**STATED EXERCISE 1:** In the passage below about Giorgio Bassani's novel, which character does the narrator love but never possess?

**PASSAGE TO READ:**
** BEGIN **

I have never lived in Ferrara, although I have visited a couple of times, and certainly not in the Thirties and Forties of the last century, and not in the company of the Ferrara Jews.

And yet, reading it, I'm there. Or at least – which is perhaps an even cleverer trick – I'm there inside the mind of the anonymous narrator as, almost reluctantly, he goes over his memories of those times. Memory and imagination are deeply entwined, never more so than in writing. History becomes fiction, fiction becomes history.

So it is with Giorgio Bassani's novel. Blown by the swirling winds of the Fascist racial laws, young Ferrara Jews are gathered like leaves into the urban park that makes up the Finzi-Contini garden. Rejected by their tennis club, they have the idea of resurrecting the old grass court hidden among the trees. And when you follow Bassani's narrator into the garden with them, you don't know whether you are reading fact or fiction, his memory or your own.

Alberto – effete, brilliant, tragic – is there for you to recall; and the wise and austere Professor Ermanno; and the beautiful and elusive Micòl, whom the narrator loves but never possesses.

** END **

**STATED EXERCISE 2:** Filter the listing below and copy every line that contains the string "each".

(Collection entries)
** BEGIN **

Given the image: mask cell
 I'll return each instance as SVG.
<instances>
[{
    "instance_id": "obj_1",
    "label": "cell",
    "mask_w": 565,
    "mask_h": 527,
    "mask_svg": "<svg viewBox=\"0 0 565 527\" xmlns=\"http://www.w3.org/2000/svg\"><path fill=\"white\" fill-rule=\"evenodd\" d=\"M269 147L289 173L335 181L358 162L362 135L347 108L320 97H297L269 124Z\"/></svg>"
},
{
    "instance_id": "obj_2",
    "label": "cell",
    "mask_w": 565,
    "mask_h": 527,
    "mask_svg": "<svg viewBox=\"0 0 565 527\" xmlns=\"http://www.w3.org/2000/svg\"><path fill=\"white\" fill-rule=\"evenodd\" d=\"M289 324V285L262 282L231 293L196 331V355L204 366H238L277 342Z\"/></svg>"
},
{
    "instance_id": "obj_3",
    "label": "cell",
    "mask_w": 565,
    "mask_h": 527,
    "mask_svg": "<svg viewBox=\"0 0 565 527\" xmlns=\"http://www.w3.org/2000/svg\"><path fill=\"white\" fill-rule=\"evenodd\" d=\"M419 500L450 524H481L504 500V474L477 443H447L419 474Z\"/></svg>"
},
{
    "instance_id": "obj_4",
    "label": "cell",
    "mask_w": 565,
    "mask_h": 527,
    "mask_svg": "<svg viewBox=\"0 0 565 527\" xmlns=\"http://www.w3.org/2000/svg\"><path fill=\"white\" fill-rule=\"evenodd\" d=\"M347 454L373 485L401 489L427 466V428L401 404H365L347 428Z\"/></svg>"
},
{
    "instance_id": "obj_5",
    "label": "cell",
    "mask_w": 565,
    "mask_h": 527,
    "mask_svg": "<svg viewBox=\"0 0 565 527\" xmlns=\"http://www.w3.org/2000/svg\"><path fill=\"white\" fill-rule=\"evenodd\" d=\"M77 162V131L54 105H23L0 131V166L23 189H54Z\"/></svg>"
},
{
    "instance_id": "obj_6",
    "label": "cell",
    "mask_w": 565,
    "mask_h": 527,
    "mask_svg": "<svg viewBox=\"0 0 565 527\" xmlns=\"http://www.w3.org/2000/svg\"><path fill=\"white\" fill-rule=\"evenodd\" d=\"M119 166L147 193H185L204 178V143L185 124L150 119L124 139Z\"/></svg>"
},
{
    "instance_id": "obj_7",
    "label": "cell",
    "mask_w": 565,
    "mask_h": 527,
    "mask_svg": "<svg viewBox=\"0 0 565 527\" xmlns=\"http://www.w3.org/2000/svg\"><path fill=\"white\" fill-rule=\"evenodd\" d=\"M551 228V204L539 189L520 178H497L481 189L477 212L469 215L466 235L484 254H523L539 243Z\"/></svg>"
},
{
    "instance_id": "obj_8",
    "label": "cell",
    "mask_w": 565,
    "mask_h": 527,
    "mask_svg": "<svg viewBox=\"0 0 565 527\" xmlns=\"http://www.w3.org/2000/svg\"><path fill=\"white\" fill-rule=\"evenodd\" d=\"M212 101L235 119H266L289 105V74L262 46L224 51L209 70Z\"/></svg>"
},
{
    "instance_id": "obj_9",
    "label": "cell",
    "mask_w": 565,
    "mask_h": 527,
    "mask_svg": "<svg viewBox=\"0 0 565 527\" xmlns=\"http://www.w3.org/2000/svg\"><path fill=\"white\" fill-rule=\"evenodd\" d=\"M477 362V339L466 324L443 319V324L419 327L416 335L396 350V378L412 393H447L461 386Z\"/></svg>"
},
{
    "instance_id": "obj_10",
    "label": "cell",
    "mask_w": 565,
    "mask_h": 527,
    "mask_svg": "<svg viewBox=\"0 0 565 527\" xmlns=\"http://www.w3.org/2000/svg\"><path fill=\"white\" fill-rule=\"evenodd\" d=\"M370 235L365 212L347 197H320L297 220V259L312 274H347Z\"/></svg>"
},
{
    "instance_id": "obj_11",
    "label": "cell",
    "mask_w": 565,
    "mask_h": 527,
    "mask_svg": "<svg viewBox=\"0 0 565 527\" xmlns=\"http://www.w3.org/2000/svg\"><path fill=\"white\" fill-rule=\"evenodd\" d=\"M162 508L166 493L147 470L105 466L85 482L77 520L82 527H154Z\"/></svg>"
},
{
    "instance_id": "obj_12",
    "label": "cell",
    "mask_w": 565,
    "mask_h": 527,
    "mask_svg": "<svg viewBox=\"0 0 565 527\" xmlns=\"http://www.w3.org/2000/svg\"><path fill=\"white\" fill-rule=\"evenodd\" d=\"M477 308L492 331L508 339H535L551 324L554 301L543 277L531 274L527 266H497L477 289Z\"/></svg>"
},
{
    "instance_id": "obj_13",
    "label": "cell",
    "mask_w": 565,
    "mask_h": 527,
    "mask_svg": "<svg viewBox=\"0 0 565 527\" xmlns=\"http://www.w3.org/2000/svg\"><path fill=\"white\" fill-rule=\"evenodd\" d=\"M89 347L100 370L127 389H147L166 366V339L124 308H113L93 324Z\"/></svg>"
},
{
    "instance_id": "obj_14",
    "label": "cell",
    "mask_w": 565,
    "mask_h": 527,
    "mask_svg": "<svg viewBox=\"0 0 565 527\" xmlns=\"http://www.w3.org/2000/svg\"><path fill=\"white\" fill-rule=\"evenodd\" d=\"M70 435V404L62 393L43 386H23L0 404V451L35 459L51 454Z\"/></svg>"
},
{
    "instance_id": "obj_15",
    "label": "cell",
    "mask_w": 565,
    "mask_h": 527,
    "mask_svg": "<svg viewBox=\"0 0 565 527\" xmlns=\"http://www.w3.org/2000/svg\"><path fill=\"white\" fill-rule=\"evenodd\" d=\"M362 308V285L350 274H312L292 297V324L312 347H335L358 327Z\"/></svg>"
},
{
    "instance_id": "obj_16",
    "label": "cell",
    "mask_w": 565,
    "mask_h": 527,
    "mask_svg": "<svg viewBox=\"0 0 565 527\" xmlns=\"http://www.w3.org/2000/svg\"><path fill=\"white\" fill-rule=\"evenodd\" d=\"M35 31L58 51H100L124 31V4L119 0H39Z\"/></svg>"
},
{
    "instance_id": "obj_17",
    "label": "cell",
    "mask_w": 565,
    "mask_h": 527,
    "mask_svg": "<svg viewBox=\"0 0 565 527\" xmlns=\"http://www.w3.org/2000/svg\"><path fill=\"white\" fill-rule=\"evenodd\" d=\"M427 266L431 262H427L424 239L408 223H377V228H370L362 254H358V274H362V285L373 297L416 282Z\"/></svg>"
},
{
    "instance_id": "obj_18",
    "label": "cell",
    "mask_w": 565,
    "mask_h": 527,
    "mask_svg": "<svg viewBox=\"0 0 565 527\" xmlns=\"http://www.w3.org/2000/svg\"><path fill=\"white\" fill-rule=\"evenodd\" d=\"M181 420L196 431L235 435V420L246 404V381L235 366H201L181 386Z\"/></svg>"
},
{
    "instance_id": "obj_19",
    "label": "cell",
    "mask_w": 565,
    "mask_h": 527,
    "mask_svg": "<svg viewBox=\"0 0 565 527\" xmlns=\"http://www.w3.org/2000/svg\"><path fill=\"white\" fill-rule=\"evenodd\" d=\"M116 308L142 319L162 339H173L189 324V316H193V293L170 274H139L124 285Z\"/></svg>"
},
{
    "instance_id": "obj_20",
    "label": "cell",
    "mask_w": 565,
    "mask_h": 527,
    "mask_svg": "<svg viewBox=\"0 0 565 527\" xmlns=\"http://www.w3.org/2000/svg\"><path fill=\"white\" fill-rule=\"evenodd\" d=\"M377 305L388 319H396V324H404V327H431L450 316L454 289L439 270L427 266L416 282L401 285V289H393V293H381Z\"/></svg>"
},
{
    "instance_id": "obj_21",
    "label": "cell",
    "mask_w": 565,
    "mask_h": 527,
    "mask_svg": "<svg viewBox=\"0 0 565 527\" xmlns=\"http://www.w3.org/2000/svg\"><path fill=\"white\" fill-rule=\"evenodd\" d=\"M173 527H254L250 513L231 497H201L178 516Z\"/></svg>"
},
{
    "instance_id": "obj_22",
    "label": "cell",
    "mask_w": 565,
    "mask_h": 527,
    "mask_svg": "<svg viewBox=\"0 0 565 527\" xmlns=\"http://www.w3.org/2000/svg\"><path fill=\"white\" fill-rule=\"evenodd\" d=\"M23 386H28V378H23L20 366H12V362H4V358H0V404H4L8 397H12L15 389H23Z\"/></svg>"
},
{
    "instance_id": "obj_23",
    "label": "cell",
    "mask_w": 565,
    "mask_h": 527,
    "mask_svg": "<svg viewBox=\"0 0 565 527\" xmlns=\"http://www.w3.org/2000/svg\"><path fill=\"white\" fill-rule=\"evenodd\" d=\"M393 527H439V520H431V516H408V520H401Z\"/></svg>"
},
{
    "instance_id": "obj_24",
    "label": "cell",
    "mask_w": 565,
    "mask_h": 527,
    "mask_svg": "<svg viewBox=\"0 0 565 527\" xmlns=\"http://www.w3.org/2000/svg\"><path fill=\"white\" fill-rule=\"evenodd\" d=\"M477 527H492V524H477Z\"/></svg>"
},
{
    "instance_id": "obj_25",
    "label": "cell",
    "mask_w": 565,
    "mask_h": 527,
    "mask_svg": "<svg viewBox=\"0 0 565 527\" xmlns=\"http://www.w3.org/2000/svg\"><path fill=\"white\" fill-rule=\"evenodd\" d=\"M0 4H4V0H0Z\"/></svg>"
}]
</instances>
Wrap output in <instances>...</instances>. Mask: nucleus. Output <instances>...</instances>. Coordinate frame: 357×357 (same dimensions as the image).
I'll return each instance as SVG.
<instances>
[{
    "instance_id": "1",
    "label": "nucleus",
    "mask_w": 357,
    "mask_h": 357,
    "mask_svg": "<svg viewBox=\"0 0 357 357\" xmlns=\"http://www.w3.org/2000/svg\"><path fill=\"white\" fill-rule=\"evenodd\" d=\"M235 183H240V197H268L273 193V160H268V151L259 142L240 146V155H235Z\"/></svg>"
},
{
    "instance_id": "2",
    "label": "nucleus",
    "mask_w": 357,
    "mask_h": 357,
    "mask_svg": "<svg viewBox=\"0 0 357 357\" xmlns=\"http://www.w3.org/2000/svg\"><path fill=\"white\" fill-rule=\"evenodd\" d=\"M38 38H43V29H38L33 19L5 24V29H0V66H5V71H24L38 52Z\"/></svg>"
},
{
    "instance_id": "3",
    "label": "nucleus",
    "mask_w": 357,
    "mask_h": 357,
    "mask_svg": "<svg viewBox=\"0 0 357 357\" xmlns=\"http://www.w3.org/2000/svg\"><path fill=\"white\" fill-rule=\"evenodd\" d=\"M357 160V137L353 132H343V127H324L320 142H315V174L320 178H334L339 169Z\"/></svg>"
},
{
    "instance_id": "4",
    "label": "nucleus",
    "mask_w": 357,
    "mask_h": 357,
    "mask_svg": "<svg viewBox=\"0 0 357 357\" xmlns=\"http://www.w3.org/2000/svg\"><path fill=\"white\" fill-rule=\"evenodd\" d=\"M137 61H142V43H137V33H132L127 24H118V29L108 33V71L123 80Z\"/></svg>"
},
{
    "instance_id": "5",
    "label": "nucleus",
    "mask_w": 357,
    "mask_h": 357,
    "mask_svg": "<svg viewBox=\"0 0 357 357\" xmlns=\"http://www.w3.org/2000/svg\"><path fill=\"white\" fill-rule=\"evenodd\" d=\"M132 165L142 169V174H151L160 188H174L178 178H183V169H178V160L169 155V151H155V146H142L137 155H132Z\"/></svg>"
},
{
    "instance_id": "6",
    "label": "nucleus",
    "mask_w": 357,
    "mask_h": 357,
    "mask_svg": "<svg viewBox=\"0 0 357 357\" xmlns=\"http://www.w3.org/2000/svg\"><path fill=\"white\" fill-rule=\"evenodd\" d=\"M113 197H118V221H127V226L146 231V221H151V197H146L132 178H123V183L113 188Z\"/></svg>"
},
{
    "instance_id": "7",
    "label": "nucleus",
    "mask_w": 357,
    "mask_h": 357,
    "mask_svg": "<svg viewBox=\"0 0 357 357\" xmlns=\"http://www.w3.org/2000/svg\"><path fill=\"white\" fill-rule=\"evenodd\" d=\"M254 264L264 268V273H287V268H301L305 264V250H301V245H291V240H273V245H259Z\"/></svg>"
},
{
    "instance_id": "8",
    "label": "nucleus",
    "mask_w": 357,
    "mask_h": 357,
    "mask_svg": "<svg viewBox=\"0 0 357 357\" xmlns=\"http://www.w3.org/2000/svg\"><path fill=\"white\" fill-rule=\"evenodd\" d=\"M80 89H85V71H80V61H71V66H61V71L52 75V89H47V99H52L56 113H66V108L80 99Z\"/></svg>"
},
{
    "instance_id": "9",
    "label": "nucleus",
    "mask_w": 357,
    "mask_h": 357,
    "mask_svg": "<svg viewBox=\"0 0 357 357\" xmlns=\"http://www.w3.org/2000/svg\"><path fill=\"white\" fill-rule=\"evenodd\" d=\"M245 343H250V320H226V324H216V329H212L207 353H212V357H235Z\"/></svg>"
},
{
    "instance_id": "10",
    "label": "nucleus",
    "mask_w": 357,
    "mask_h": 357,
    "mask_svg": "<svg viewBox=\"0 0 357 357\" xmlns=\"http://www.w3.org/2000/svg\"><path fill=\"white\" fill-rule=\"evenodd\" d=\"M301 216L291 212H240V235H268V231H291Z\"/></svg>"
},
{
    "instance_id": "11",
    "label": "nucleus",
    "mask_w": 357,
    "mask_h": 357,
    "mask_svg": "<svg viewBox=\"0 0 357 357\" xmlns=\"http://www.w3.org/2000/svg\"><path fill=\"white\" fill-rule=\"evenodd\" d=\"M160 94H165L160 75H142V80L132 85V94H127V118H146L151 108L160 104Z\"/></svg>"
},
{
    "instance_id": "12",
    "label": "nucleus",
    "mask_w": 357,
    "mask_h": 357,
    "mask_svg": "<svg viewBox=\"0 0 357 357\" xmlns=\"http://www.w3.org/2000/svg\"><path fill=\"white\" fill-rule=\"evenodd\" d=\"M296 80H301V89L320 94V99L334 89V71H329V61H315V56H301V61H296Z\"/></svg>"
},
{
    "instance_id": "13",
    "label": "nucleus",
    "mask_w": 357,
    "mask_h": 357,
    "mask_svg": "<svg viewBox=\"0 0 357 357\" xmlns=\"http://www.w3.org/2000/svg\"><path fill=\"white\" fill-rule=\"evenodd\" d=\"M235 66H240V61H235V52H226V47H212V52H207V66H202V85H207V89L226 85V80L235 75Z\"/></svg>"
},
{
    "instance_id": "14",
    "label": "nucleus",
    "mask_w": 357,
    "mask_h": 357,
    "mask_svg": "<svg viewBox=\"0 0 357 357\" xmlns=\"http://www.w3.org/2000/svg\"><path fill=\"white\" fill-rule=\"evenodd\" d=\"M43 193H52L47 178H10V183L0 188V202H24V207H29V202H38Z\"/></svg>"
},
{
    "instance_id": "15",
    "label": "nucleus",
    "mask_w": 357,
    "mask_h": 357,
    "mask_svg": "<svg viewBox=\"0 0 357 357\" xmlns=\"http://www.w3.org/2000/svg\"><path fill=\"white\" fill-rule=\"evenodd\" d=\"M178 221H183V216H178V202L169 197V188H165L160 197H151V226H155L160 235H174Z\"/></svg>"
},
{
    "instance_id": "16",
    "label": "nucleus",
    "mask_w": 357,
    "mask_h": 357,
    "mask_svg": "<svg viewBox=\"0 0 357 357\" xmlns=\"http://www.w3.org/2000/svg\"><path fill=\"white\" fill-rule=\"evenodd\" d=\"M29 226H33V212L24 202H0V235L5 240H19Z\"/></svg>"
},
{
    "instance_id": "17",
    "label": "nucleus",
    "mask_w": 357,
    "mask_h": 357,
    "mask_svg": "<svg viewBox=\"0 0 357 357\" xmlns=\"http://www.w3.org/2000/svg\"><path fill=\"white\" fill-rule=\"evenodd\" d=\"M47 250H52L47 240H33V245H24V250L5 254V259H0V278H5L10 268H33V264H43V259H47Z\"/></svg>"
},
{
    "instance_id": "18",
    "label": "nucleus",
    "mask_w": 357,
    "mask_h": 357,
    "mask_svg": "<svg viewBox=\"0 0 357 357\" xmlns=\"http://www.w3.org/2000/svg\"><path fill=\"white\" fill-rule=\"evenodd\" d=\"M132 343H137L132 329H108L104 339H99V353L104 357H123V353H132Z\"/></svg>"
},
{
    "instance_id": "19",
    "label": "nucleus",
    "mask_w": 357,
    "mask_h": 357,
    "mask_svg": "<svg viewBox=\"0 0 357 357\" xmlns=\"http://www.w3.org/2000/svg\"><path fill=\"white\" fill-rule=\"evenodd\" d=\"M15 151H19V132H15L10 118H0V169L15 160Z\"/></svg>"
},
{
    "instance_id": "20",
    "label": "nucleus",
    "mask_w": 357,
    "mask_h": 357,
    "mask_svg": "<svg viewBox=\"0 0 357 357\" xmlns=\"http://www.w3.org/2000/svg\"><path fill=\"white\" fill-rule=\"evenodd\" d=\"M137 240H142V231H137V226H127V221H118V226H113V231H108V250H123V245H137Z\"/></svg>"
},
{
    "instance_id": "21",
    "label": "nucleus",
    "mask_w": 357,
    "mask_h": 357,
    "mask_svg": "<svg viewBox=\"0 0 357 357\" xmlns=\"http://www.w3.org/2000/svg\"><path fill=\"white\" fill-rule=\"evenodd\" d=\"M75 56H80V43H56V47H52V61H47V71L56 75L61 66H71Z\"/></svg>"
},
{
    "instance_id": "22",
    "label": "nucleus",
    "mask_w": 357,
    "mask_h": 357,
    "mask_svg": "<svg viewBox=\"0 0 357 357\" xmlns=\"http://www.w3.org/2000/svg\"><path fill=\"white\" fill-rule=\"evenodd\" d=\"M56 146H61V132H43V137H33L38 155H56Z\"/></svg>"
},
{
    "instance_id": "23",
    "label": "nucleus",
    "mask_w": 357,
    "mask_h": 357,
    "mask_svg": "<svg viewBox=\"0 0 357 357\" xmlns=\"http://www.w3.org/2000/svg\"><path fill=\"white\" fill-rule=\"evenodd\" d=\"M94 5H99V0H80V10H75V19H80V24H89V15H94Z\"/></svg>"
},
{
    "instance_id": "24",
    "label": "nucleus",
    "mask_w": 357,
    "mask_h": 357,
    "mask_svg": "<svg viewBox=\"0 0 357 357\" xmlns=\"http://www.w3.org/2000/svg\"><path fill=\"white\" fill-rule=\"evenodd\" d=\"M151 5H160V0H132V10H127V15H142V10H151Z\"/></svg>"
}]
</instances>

** END **

**EXERCISE SOLUTION 1:** Micòl

**EXERCISE SOLUTION 2:**
 I'll return each instance as SVG.
I'll return each instance as SVG.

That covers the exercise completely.